“Doing anything here has been very difficult for me and my brother. From trying to leave and enter the house, to getting water and then trying to bathe. It has been like a nightmare”, says 18-year-old Omoto Enoka.
Like his elder brother, Denis, with disabilities, Enoka uses a wheelchair for mobility around the family. The two brothers come from a family of ten siblings, three of whom are differently enabled.
Denis with full mobility but suffering from a height growth challenge shares the frustration of trying to support his brother around. “Taking him to the latrine and bringing him back is my role. I have to support him move the wheels, especially helping the tricycle climb into the latrine and the house”, he says.

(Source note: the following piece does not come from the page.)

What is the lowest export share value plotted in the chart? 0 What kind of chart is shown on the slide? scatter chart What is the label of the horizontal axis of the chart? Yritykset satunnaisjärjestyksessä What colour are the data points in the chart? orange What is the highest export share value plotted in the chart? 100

Both Denis and Enoka developed disabilities while at different levels of primary education and discontinued their learning. With Denis dropping out in primary six and Enoka in primary four, both can construct short sentences and give brief responses in English.

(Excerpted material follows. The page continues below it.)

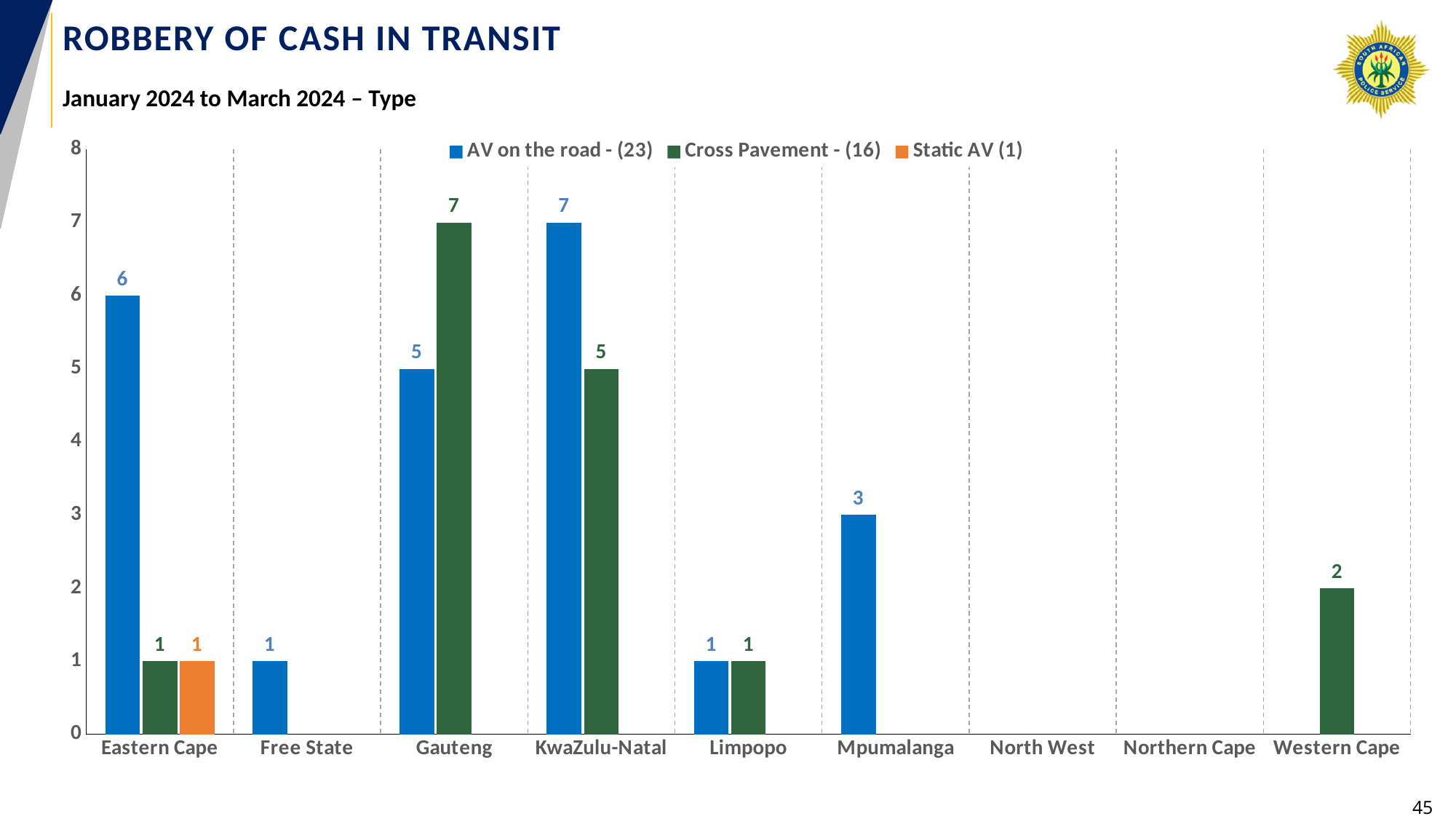
What is the difference between the AV on the road value and the Cross Pavement value in KwaZulu-Natal? 2 What is the value for AV on the road in Mpumalanga? 3 What is the value for Cross Pavement in Gauteng? 7 What kind of chart is shown on the slide? Bar chart How many series does the legend list? 3 Which is larger in Gauteng: AV on the road or Cross Pavement? Cross Pavement Which province is the only one with a Static AV value? Eastern Cape What is the value for AV on the road in Eastern Cape? 6 What is the value for Cross Pavement in Western Cape? 2 Which province has the highest value for Cross Pavement? Gauteng How many provinces are shown on the x axis? 9 Which province has the highest value for AV on the road? KwaZulu-Natal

Asked about how he feels about the possibility of a new house, Enoka smiles and says “What do you expect me to say? Look at the floor where I have been sleeping. Look at the latrine we have been using”. “I will now be able to go to the latrine, go to bathe, and enter the house even when Denis is not here to offer me support”, he adds.
In agreement, Denis says that it will be a great improvement not just for Enoka but for all of them. He says the new house has clean floors, a ramp for the wheelchair access and each of them will easily move to their rooms without any trouble.
“Now I will be able to concentrate on other small chores and feeding my birds than moving Enoka around comfortably seated”, he jokes.
But to Abeno Betty, their mother and resident of East Cell, Tubur Town Council, Soroti district; getting a new house and latrine with disability access means a lot. “I am so happy that God has remembered my family given the situation we have been staying in. I can only pray every day that God protects the people who have made this possible”, says Betty.
Betty’s new house has been made possible through a partnership with Habitat for Humanity Uganda and the Integrated Community Resilience project.
Betty says she was struggling to ensure that her two sons live in a decent environment. She had to constantly smear the sleeping areas with mud and dung to reduce the dust, clean their hut on a daily basis, and also make water nearest to them so they could bathe.
The single mother says “Life will not be the same again”.